La grossesse représente un moment idéal pour convaincre les femmes d’arrêter de fumer dans l’espoir de voir leur cessation tabagique se poursuivre au-delà de l’accouchement et de l’allaitement. Même si l’abstinence complète n’est pas atteinte, la réduction du nombre de cigarettes fumées est bénéfique, autant pour la mère que pour l’enfant à venir.

Le taux de rechute en deçà de 6 mois post-partum est élevé, et les raisons de ces rechutes sont multifactorielles. En effet, les femmes enceintes qui sont les plus susceptibles de maintenir leur abstinence au tabac sont celles qui ont moins de fumeurs dans leur entourage personnel et professionnel, et qui sont encouragées par les autres fumeurs lorsque ces derniers s’abstiennent de fumer devant elles. Or, ces efforts et ces encouragements semblent moins soutenus après l’accouchement(2).

Les grandes fumeuses ne réussissent pas toujours à s’abstenir durant la grossesse uniquement à l’aide de soutien psychologique.
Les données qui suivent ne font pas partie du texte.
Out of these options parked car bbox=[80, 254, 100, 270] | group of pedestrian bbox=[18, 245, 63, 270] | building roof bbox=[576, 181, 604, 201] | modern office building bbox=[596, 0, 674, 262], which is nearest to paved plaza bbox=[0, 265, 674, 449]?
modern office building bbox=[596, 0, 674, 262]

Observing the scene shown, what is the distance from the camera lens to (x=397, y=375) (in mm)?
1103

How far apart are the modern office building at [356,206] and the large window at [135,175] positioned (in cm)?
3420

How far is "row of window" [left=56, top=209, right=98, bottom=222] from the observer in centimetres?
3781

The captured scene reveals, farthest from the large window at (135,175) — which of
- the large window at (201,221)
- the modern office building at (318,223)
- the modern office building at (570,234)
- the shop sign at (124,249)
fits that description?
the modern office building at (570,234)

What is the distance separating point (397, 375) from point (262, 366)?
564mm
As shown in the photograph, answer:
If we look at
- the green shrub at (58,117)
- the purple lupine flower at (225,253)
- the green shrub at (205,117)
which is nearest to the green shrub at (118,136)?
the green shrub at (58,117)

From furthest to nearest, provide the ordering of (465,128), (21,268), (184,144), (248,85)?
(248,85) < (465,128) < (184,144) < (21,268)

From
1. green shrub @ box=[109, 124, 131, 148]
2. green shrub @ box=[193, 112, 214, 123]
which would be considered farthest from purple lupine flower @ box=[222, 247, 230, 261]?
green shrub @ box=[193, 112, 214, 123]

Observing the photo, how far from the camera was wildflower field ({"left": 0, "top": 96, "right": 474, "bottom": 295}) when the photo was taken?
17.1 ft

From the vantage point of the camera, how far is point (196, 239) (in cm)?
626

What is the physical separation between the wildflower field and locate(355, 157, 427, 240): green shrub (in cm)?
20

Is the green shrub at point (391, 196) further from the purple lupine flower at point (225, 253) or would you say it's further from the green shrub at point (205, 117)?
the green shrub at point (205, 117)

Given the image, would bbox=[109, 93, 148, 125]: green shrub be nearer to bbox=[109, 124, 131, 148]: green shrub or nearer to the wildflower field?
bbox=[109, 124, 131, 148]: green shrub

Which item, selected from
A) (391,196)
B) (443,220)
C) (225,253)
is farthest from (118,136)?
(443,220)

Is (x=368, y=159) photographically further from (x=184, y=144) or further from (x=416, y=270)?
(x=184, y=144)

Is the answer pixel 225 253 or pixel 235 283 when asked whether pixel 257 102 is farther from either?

C’est pour cette raison que les solutions de remplacement pharmacologiques s’adressent particulièrement à ce sous-groupe.

Par ailleurs, il est important de se poser des questions sur toutes les formes de nicotine possiblement consommées, incluant la nicotine potentiellement présente dans les cigarettes électroniques, étant donné que les campagnes publicitaires peuvent les proposer comme des solutions de remplacement sécuritaires.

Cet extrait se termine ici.